If you need to read any bytes from a cache line, the core has to grab the whole cache line in MESI Shared state. On Haswell and later, the data path between L2 and L1d cache is 64 bytes wide, (https://www.realworldtech.com/haswell-cpu/5/), so literally the whole line arrives at the same time, in the same clock cycle. There's no benefit to only reading the low 2 bytes vs. the high and low byte, or byte 0 and byte 32.
The same thing is essentially true on earlier CPUs; lines are still sent as a whole, and arrive in a burst of maybe 2 to 8 clock cycles. (AMD multi-socket K10 could even create tearing across 8-byte boundaries when sending a line between cores on different sockets over HyperTransport, so it allowed cache reads and/or writes to happen between cycles of sending or receiving a line.)

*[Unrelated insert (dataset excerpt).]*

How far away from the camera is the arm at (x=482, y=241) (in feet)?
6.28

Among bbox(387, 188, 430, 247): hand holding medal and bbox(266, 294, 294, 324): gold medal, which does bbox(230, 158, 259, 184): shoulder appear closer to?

(Letting a load start when the byte it needs arrives is called "early restart" in CPU-architecture terminology. An associated trick is "critical word first", where reads from DRAM start the burst with the word needed by the demand load that triggered it. Neither of these are a big factor in modern x86 CPUs with data paths as wide as a cache line, or close to it, where a line might arrives in 2 cycles. It's probably not worth sending a word-within-line as part of requests for cache lines, even in cases where the request didn't just come from HW pretch.)
Multiple cache-miss loads to the same line don't take up extra memory-parallelism resources. Even in-order CPUs usually don't stall until something tries to use a load result that isn't ready. Out-of-order execution can definitely keep going and get other work done while waiting for an incoming cache line. On Intel CPUs, for example, an L1d miss for a line allocates a Line-Fill buffer (LFB) to wait for the incoming line from L2. But further loads to the same cache line that execute before the line arrives just point their load-buffer entry to the LFB that's already allocated to wait for that line, so it doesn't reduce your ability to have multiple outstanding cache misses (miss under miss) to other lines later.
And any single load that doesn't cross a cache-line boundary has the same cost as any other, whether it's 1 byte or 32 bytes. Or 64 bytes with AVX512. The few exceptions to this I can think of are:
- unaligned 16-byte loads before Nehalem:
movdqu
decodes to extra uops, even if the address is aligned.
- SnB/IvB 32-byte AVX loads take 2 cycles in the same load port for the 16-byte halves.
- AMD may have some penalties for crossing 16-byte or 32-byte boundaries with unaligned loads.
- AMD CPUs before Zen2 split 256-bit (32-byte) AVX/AVX2 operations into two 128-bit halves, so this rule of same cost for any size only applies up to 16 bytes on AMD. Or up to 8 bytes on some very old CPUs that split 128-bit vectors into 2 halves, like Pentium-M or Bobcat.
- integer loads may have 1 or 2 cycle lower load-use latency than SIMD vector loads. But you're talking about the incremental cost of doing more loads, so there's no new address to wait for. (Just a different immediate displacement from the same base register, presumably. Or something cheap to calculate.)
I'm ignoring the effects of reduced turbo clocks from using 512-bit instructions, or even 256-bit on some CPUs.
Once you pay the cost of a cache miss, the rest of the line is hot in L1d cache until some other thread wants to write it and their RFO (read-for-ownership) invalidates your line.
Calling a non-inline function 64 times instead of once is obviously more expensive, but I think that's just a bad example of what you're trying to ask. Maybe a better example would have been two int
loads vs. two __m128i
loads?
Cache misses aren't the only thing that costs time, although they can easily dominate. But still, a call+ret takes at least 4 clock cycles (https://agner.org/optimize/ instruction tables for Haswell show each of call/ret have one per 2 clock throughput, and I think this is about right), so looping and calling a function 64 times on the 64 bytes of a cache line takes at least 256 clock cycles. That's probably longer than the inter-core latency on some CPUs. If it could inline and auto-vectorize with SIMD, the incremental cost beyond the cache miss would be vastly smaller, depending on what it does.
A load that hits in L1d is extremely cheap, like 2 per clock throughput. A load as a memory operand for an ALU instruction (instead of needing a separate mov
) can decode as part of the same uop as the ALU instruction, so not even cost extra front-end bandwidth.
Using an easier-to-decode format that always fills a cache-line is probably a win for your use-case. Unless it means looping more times. When I say easier to decode, I mean fewer steps in the calculation, not simpler-looking source code (like a simple loop that runs 64 iterations.)